> Task requirements
Write out each of the records below word for word, changing nothing.

> Record excerpts
::::
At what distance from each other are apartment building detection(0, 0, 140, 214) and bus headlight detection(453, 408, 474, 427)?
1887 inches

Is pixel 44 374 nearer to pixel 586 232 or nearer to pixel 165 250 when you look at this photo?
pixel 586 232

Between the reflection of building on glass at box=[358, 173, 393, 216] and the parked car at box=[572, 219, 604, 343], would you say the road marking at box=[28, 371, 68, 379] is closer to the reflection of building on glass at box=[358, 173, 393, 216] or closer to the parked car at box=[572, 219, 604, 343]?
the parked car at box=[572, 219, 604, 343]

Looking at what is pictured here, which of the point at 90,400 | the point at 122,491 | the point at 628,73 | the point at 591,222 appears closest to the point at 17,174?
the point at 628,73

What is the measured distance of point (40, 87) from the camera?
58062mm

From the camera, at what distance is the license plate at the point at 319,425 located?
::::
> Response
At what distance from each other are apartment building detection(0, 0, 140, 214) and bus headlight detection(453, 408, 474, 427)?
1887 inches

Is pixel 44 374 nearer to pixel 586 232 or nearer to pixel 165 250 when you look at this photo?
pixel 586 232

Between the reflection of building on glass at box=[358, 173, 393, 216] and the parked car at box=[572, 219, 604, 343], would you say the road marking at box=[28, 371, 68, 379] is closer to the reflection of building on glass at box=[358, 173, 393, 216] or closer to the parked car at box=[572, 219, 604, 343]?
the parked car at box=[572, 219, 604, 343]

Looking at what is pictured here, which of the point at 90,400 | the point at 122,491 | the point at 628,73 | the point at 591,222 appears closest to the point at 17,174?
the point at 628,73

What is the measured distance of point (40, 87) from the camera?
58062mm

From the camera, at what distance is the license plate at the point at 319,425 located?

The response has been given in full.